During my recent projects I have developed a new coding habit: leaving inline type hints on variable assignments in Python. It first started randomly and then developed into a well-established practice that we follow now as a coding guideline rule with my colleagues, especially in the AI era.

Briefly on Type Hints

Teaching you about type annotations in Python is not the goal of this blog post. However, to clarify my stance, I need to make a few general points on type hints.

Starting from Python 3.5, you can leave type hints next to your function/method arguments, their return values, and variable assignments:

def add(a: int, b: int) -> int:          # type hints for functions
    return a + b

name: str = "John Doe"                   # inline variable type hints
age: int = 42

sum: int = add(3, 4)                     # ✅ valid function call according to the signature
concat: str = add(first_name, last_name) # ❌ invalid call, but evaluates at runtime

In my experience, the common practice is to leave type hints for functions and class methods, but omit those on variable assignments and let the editor infer the type for you. I want to talk specifically about the latter ones here in this article.

When and Why To Use Variable Annotations

So, why might you want to use variable type hints in your codebase after all? Remember this line from Zen of Python:

Explicit is better than implicit.

Having your types written next to variable assignments gives you the entire picture of your code at first sight, without any additional keystrokes or mouse movements needed. You might be a Python professional and keep return types of all built-in methods of str in memory, but what about other libraries and third-party code? Consider the following example:

post = get_most_recent_blogpost()

Just by looking at it, can you tell what type the variable post has? Is it str, and you can directly pass it to your rendering library? Is it a complex object, and to get the post contents, you actually need to access some property on it? You never know.

Let’s bring variable type hints here:

post: MarkdownPost = get_most_recent_blogpost()

Of course, it’s MarkdownPost, that pydantic.BaseModel subclass you saw recently in your project’s models.py file. It should have some property on it. .content, I guess. Your editor will tell you anyway.

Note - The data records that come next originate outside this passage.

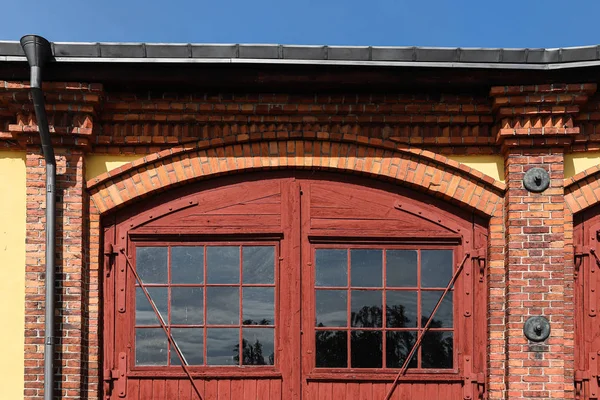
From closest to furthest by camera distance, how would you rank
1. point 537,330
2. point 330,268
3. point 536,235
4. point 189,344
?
point 537,330, point 536,235, point 189,344, point 330,268

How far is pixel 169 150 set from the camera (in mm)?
6766

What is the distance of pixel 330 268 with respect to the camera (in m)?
6.90

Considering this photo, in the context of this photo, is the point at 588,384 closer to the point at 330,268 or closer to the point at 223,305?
the point at 330,268

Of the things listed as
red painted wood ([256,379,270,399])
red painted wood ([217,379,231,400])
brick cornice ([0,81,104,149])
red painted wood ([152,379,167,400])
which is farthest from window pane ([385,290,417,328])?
brick cornice ([0,81,104,149])

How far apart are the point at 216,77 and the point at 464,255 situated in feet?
9.47

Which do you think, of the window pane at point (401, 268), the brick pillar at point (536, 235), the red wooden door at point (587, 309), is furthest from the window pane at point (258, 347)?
the red wooden door at point (587, 309)

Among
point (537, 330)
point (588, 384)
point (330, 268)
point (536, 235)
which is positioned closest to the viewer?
point (537, 330)

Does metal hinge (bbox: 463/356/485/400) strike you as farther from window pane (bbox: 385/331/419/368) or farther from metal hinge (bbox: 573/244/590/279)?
metal hinge (bbox: 573/244/590/279)

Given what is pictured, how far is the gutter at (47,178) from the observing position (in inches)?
240

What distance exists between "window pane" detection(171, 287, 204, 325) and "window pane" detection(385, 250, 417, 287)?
1815 mm

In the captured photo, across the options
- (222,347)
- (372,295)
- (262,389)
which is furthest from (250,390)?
(372,295)

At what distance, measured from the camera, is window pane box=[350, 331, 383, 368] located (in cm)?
679

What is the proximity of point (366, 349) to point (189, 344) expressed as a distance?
1683mm

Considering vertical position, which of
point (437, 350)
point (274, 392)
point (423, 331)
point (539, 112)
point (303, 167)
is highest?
point (539, 112)
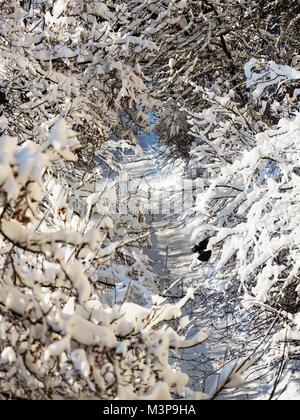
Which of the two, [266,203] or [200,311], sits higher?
[266,203]

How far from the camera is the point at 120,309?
2.49m

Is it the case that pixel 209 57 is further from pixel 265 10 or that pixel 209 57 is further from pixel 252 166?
pixel 252 166

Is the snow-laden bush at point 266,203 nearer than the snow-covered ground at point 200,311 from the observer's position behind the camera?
Yes

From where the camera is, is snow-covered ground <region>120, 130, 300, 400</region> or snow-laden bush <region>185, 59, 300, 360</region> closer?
snow-laden bush <region>185, 59, 300, 360</region>

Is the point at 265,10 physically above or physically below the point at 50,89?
above

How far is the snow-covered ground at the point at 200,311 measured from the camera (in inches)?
200

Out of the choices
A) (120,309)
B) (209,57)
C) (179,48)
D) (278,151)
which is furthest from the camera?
(209,57)

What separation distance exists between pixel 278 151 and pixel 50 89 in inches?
Result: 103

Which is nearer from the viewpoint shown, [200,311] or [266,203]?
[266,203]

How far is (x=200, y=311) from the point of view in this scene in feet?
20.9

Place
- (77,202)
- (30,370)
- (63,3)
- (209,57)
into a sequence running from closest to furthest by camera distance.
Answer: (30,370)
(63,3)
(77,202)
(209,57)

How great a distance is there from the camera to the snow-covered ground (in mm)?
5068

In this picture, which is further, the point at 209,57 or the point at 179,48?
the point at 209,57
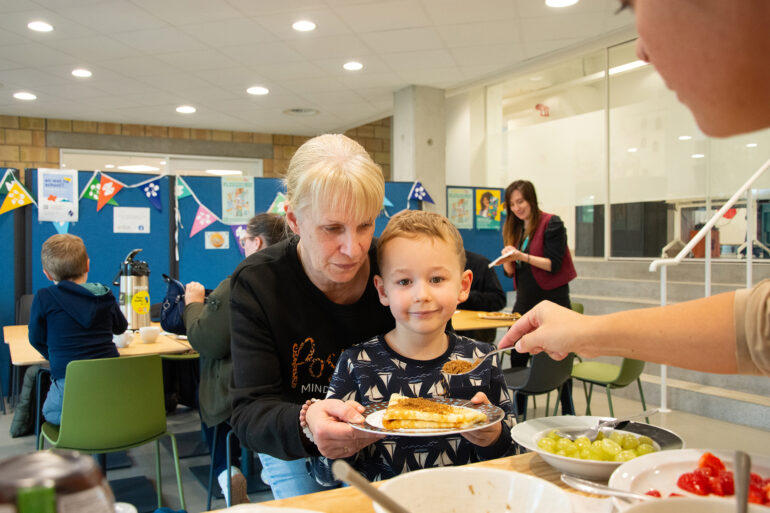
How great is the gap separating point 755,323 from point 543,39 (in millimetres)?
5565

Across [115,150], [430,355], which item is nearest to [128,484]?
[430,355]

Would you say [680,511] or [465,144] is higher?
[465,144]

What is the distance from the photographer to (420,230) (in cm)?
137

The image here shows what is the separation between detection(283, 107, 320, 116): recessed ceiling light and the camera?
826 cm

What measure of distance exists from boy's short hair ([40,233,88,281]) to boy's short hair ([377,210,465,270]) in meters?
2.50

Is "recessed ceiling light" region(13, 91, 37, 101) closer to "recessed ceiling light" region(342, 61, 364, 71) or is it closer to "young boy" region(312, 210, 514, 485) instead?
"recessed ceiling light" region(342, 61, 364, 71)

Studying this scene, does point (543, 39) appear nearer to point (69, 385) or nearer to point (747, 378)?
point (747, 378)

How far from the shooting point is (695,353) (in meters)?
0.79

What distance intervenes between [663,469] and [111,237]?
5.01m

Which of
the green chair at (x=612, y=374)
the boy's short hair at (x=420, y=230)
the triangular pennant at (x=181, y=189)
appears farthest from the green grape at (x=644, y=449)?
the triangular pennant at (x=181, y=189)

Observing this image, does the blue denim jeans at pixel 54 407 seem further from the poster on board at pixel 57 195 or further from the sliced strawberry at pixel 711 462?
the sliced strawberry at pixel 711 462

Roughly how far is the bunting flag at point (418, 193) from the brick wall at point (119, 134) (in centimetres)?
176

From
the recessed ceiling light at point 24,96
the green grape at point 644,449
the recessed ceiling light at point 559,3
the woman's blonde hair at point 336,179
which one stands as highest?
the recessed ceiling light at point 559,3

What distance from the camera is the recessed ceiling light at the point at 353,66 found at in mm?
6203
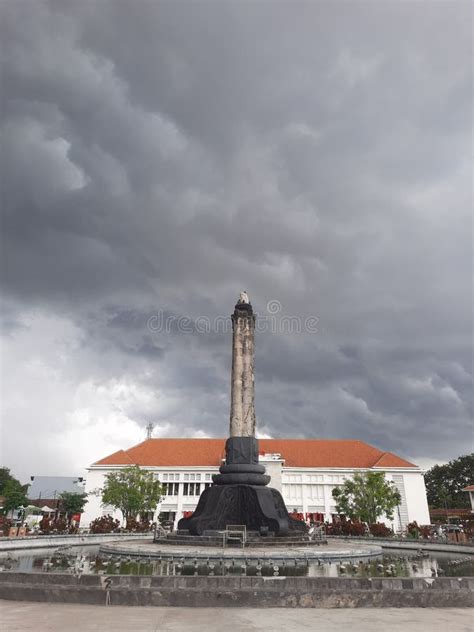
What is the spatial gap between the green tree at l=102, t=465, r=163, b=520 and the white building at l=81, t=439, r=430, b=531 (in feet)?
45.9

post: MarkdownPost = get_most_recent_blogpost()
content = sanitize_text(post.content)

At this point, after typing post. on line 2, your LSP should start giving you autocompletion suggestions with all the properties available for the MarkdownPost object. The point here is that by just knowing that get_most_recent_blogpost is returning something more complex than just str, you, as a developer, can expect it to be of a certain shape, and you can edit code more efficiently.

But that’s not all. Admittedly, if you wrote the line post = get_most_recent_blogpost() you will know the return type anyway. The real benefits of leaving inline type hints come not when writing, but when reading the code.

Let’s repeat it once again: variable type hints are useful when reading the code. Not just in your editor, but this is particularly useful when viewing your code outside of your editor. GitHub doesn’t show you the variable type on hover, so you can’t get the type during a code review or when browsing through project files.

Note: I wrote this part before I started actively using AI agents to write code. Now that LLMs write and read code, inline type hints are even more relevant. With all types specified, AI agents don’t have to infer types or look up definitions elsewhere, reading and loading the whole project in its context window.

Of course, there are other minor benefits you get from this practice. Just from the top of my head, those could be:

items: Iterable[str] = "item1,item2".split(",")

… and I am sure there are more than that. But for me, the main selling point and the sole reason I am following this practice is the extremely improved readability and maintainability of the code. It is dramatically simpler to perform a code review or make any changes to a codebase that has inline variable type hints.

When NOT To Use Variable Annotations

Of course, nothing in this world can be perfect. Adding inline type hints brings some visual noise to your code, so it is very important to keep only the relevant ones. There is no point in adding the most obvious type hints when a variable is assigned a value of an object that is constructed in line, e.g.

post = """
# Heading

... Content ...
"""

The type of the variable post here is obviously str. LSPs, human readers and AI agents can easily infer this with no additional context required.

This is also true for non-builtin types:

mailing = EmailService()

The type of mailing variable is clear from the code itself.

However, you may want to add type hints for mutable objects and “containers” to set the expectations on what can be added to this data structure:

m: dict[str, int] = {}
for letter in set(word):
    m[letter] = word.count(letter)

Needless to say, these type hints will be useful as long as you are using static type checkers and enforce them in your project CI.


Additional notes:

Some LSPs support inlay hints (example). While they provide the same editor experience, you cannot use them for code reviews (unless you are using a special editor extension for in-editor code reviews). In addition, I personally don’t like editor features that modify the original source code contents, where what you see in your editor is not what is actually written to the file.